Hopefully we’ll get hold of a test unit, as we’re curious to know whether or not the radar can ‘see’ round corners – which is definitely a skill we lack – and how it copes with, for example, a multiple-lane junction where you get vehicles approaching from multiple trajectories and speeds. Here’s Garmin’s promo video for the Varia Rearview – though be warned, they have (perhaps unsurprisingly) gone with scare tactics…
Varia Smart Bike Lights
These lights are designed to work in conjunction with a compatible Garmin Edge GPS unit, which talks to the lights to tell them what speed you’re travelling at, so the lights can adjust their output accordingly. The front light projects its light beam further ahead as speed increases and trims it back as you slow; the rear light increases in intensity as you slow, acting like a sort of brake light. When paired with the all-singing all-dancing Edge 1000, both lights can also tweak their output to suit the amount of ambient light you’re riding in.

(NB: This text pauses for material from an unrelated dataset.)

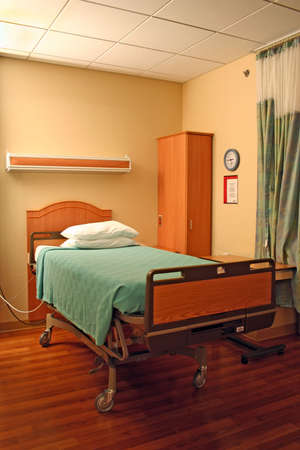 hospital bed: clean empty bed in a hospital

This isn’t the first responsive and ‘intelligent’ lighting system we’ve seen – Exposure Lights and Lumicycle both have units which sense speed and adjust output accordingly – but we think it’s the first to use ‘measured’ speed, rather than just an accelerometer, to do it.
Lastly, here’s something that’s more recognisably Garmin: a new Edge GPS. Garmin says it’s the first GPS bike computer to include Strava Live Segments, so you’ll be able to see whether or not you’ve got that Q/KOM on the spot and go back for another go if not.
It’s also socially connected with on-board social media sharing, Live Track and smart notifications; it has “advanced analysis features” of the sort you’d normally see on a dedicated power meter, including time in zone, functional threshold power, cycling-specific VO2 max and recovery time. and it is, of course, GPS/GLONASS compatible and comes complete with a hi-res colour screen.
No surprise then that the 520 has been tagged “Your Competitive Edge” by Garmin. Strava heroes, apply here…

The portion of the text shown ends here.